Luz Verónica Flores, tras conseguir la regularización en Ourense: “Siento mucha alegría, por fin logro ser legal”

INVISIBILIDAD LABORAL

La colombiana Luz Verónica Flores logra regularizar su situación tras tres años de invisibilidad laboral y un caótico proceso administrativo.

Luz Verónica Flores González.
Luz Verónica Flores González. | Cedida

Luz Verónica Flores González, colombiana de 32 años, deja este martes su empleo como interna en O Castro Caldelas para mudarse a Ourense con su pareja. Atrás quedan tres años marcados por la burocracia y la dura realidad de trabajar en la sombra. En su país era administradora gerencial de una empresa de energías, pero aquí legalmente no existía.

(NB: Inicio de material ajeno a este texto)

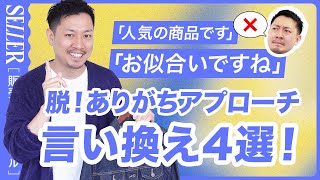 【アプローチ】ありがちなアプローチは卒業👨‍🎓言い換えワード4選！｜アパレル販売 [upl. by Heyde]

Su historia desarma el estereotipo de la migración por necesidad. Lo suyo no fue una huida de la falta de recursos, sino una búsqueda de distancia con su propia realidad. “Fue una decisión personal. Estaba pasando por una crisis muy personal y tomé la decisión de alejarme de todos mis allegados, de romper con ese círculo”, confiesa.

Aquí pronto cayó en la invisibilidad. “El trabajo de interna te facilita gastos, pero te oprime y no puedes vincularte a la vida social. Aun así, era mi única opción”, explica Luz, a quien la administración le bloqueó la homologación de su formación y le denegó la posibilidad de formarse. La presión la llevó a pasar ocho meses en terapia psicológica. Además, le angustiaba el futuro: “Es muy necesario el aporte a la pensión, y no podía aportar ni en mi país ni acá”. Vivir en la irregularidad la obligaba a trabajar “en negro” como interna. Cuando intentó aprovechar el proceso para legalizar su situación, sus empleadores le negaron un contrato de trabajo: “No me dieron ni la oportunidad”, lamenta Luz, consciente de que si hubieran tenido voluntad, lo habrían hecho antes. Por eso se marcha.

El 24 de abril se arriesgó a presentar la solicitud de regularización junto a sus amigos. Fue un caos burocrático: sufrieron el rechazo de una oficina, tuvieron que instruir a la trabajadora social con el BOE en la mano y vigilar el escaneo de los papeles porque los funcionarios olvidaban páginas. Después vivió una espera agónica al ver cómo aprobaban antes a personas que habían entregado los papeles más tarde, haciéndole pensar que lo suyo estaba mal. Por fin, el 24 de junio llegó su NIE. “Sentí mucha alegría. Por fin lo logré, fui capaz”, relata Luz. Hoy mismo tramitará su certificado digital, convalidará su carné de conducir y se inscribirá en el SEPE. Luz ya es legal.